— start —
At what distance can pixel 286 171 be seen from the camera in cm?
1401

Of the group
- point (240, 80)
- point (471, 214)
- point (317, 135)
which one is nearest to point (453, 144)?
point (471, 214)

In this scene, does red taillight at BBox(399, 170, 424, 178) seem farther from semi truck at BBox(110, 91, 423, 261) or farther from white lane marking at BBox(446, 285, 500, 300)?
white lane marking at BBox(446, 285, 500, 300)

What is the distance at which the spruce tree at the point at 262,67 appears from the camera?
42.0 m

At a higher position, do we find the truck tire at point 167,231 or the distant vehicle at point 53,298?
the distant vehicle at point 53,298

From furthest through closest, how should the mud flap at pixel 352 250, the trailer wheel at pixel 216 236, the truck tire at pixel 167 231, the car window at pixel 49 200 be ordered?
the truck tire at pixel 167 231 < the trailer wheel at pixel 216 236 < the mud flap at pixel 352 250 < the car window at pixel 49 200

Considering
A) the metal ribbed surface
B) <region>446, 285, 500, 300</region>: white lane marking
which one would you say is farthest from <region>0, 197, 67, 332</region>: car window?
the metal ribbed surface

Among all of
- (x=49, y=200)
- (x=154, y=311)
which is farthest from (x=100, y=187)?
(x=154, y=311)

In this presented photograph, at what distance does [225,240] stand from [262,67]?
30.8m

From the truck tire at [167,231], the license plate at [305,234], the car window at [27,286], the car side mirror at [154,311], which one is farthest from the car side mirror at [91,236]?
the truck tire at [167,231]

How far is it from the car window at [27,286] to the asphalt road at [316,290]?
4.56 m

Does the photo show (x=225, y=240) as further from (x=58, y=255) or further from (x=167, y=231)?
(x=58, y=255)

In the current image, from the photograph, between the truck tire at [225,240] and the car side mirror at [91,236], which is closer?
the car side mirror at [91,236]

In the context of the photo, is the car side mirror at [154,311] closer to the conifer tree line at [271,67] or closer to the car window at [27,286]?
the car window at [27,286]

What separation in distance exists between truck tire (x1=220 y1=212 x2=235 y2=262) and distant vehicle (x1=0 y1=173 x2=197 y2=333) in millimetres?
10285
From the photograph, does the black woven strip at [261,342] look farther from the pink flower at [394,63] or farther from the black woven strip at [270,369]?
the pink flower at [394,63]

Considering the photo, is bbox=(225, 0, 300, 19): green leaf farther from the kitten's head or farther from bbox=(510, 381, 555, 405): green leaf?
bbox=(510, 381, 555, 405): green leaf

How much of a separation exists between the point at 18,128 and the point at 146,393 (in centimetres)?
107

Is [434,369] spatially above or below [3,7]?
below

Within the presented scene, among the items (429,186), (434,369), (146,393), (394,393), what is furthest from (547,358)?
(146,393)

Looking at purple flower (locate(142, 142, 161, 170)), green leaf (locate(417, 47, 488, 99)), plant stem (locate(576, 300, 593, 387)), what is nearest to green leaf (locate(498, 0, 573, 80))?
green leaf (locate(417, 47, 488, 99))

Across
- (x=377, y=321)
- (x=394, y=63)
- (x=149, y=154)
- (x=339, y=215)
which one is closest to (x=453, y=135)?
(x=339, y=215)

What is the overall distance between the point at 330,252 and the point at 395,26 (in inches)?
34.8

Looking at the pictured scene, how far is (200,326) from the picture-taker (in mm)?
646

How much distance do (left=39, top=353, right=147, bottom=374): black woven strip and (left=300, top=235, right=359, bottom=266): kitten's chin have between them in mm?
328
— end —
Rewrite the records from the one containing "What is the overall" through the end of the records as a two-column CSV with the columns question_text and answer_text. Give one row per record, put each value in a single quoted field, and replace any line breaks with spaces.

question_text,answer_text
"What is the overall distance between the point at 330,252 and the point at 395,26 (in inches)?","34.8"
"Looking at the pictured scene, how far is (200,326) from the picture-taker (in mm)?","646"
"How much distance do (left=39, top=353, right=147, bottom=374): black woven strip and (left=300, top=235, right=359, bottom=266): kitten's chin have between them in mm?","328"